Beschluss vom 17.8.2017 – Az. 20 W 188/16

Setzt eine Erblasserin, die zu Lebzeiten unter Bestehlungsängsten litt und deshalb Detektive beschäftigte, diese Detektive als ihre Erben ein, ist konkret zu prüfen, ob die Erblasserin infolge krankhafter Wahnvorstellungen testierunfähig war. Dies stellte das Oberlandesgericht Frankfurt am Main (OLG) mit einem heute veröffentlichten Beschluss klar.
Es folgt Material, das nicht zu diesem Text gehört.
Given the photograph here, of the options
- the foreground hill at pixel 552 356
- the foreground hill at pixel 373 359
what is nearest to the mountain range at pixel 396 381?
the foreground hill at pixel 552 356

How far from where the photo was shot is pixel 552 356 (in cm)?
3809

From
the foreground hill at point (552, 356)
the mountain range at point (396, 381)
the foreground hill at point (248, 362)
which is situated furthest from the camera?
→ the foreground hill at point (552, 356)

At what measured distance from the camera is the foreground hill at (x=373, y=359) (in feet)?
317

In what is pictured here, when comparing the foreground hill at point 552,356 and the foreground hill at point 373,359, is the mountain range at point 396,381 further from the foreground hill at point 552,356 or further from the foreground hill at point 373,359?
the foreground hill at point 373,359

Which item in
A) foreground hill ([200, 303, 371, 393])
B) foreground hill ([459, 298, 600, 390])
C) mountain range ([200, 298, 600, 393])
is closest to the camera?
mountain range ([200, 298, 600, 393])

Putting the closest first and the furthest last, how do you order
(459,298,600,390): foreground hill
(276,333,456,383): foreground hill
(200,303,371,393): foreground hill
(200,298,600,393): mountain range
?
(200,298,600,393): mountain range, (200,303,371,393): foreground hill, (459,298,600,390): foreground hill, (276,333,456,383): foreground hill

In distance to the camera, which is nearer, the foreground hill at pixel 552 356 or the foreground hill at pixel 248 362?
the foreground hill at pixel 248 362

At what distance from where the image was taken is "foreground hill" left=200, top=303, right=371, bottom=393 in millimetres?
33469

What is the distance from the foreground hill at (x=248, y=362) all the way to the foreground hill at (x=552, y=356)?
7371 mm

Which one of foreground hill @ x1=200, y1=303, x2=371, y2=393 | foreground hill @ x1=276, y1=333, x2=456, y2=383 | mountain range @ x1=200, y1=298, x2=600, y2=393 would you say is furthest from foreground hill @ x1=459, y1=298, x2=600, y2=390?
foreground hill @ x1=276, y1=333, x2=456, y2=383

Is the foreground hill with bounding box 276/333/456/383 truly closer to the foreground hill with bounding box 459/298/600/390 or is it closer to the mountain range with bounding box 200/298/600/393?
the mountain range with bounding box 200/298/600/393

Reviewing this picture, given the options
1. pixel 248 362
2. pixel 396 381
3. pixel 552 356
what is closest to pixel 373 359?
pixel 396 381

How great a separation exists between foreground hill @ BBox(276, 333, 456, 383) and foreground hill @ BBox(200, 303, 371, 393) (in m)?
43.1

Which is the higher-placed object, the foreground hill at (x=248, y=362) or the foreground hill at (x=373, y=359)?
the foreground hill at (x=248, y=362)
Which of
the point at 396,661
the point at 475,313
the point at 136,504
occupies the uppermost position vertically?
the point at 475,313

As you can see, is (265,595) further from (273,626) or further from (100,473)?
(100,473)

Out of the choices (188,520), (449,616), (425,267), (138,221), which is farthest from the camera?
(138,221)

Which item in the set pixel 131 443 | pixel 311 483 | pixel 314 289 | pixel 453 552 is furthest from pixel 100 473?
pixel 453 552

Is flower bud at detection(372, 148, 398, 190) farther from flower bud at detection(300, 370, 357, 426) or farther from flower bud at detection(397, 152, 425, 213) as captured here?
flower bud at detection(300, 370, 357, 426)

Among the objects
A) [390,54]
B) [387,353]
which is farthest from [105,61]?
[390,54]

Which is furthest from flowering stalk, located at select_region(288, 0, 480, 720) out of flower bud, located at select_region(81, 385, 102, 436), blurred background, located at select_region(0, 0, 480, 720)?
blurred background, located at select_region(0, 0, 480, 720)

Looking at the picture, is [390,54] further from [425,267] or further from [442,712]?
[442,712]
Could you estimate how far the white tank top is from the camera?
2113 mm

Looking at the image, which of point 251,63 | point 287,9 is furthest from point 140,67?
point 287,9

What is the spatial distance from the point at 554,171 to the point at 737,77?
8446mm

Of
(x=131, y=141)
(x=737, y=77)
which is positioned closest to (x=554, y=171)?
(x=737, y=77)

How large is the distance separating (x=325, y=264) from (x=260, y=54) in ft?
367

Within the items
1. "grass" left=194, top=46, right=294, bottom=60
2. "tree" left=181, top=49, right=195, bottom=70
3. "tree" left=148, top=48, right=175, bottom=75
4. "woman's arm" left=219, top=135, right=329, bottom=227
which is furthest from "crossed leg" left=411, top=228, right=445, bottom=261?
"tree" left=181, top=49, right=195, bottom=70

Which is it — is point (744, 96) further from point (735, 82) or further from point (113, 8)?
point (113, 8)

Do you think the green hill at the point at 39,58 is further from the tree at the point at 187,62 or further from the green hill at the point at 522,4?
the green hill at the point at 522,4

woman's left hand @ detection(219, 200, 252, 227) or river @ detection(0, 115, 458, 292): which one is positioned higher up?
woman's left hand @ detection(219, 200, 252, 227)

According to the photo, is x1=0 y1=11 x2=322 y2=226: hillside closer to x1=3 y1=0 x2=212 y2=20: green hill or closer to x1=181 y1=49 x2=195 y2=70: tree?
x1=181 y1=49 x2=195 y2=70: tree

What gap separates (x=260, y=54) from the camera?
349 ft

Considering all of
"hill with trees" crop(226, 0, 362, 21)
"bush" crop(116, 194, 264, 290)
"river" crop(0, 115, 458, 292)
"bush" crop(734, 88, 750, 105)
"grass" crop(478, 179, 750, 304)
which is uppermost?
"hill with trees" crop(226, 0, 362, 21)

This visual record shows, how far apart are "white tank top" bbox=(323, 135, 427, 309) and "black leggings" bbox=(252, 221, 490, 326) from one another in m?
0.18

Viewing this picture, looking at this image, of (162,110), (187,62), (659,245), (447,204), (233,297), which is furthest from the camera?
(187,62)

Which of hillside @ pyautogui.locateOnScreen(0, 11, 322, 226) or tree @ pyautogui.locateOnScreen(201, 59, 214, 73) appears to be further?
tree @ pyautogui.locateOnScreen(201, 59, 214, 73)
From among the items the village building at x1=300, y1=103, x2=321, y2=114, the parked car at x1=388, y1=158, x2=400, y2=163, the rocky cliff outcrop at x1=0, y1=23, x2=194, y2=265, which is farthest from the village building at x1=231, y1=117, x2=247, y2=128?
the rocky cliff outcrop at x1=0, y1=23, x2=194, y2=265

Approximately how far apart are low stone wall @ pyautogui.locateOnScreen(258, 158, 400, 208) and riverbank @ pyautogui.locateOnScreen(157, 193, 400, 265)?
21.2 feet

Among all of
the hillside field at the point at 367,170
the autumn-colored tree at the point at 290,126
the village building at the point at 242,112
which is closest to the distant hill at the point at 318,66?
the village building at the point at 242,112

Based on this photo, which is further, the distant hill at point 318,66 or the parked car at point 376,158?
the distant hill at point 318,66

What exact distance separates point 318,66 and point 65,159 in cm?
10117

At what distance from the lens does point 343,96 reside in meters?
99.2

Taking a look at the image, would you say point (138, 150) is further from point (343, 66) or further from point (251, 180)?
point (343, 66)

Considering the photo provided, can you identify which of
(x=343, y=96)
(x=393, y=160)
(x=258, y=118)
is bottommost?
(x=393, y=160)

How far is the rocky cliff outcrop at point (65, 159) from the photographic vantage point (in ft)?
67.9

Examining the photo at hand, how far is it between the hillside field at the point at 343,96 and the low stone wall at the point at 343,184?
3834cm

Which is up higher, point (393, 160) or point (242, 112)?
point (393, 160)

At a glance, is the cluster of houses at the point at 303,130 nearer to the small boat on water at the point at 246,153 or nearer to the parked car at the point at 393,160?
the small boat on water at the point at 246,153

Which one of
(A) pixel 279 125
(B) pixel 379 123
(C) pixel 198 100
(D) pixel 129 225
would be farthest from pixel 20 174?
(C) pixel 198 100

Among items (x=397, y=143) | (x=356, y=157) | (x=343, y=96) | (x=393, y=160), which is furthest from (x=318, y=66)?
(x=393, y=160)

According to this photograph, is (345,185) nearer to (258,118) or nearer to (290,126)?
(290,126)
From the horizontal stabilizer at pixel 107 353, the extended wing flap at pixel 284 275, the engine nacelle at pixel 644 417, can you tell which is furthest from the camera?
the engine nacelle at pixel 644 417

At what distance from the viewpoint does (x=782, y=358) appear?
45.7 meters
Die Beteiligten streiten über die Testierfähigkeit einer kinderlos und verwitwet verstorbenen Erblasserin. Die Beschwerdeführer sind entfernte Verwandte der Erblasserin und mögliche gesetzliche Erben. Die  Erblasserin setzte die mit ihr nicht verwandten Beschwerdegegner als ihre Erben ein. Ihr Testament begann mit den Worten: „Mein Testament! Ich bin im vollen Besitz meiner geistigen Kräfte. Mein letzter Wille“ und endete mit dem nicht unterschriebenen Zusatz: „Mein letzter Wille! Die Verwandtschaft soll nichts mehr erhalten.“

Zu Lebzeiten hatte die Erblasserin die Beschwerdegegner als Detektive beschäftigt, da sie sich fortlaufend von Dieben bestohlen glaubte. Die Beschwerdegegner sollen  ihr Haus u.a. mit Kameras ausgestattet und einen mittleren fünfstelligen Betrag für detektivische Dienstleistungen erhalten haben.

Die Beschwerdeführer wenden sich gegen die Erteilung eines Erbscheins an die Beschwerdegegner. Sie sind der Ansicht, dass die  Erblasserin zum Zeitpunkt der Abfassung des Testaments an einem krankhaften Verfolgungswahn gelitten habe und deshalb nicht mehr testierfähig gewesen sei.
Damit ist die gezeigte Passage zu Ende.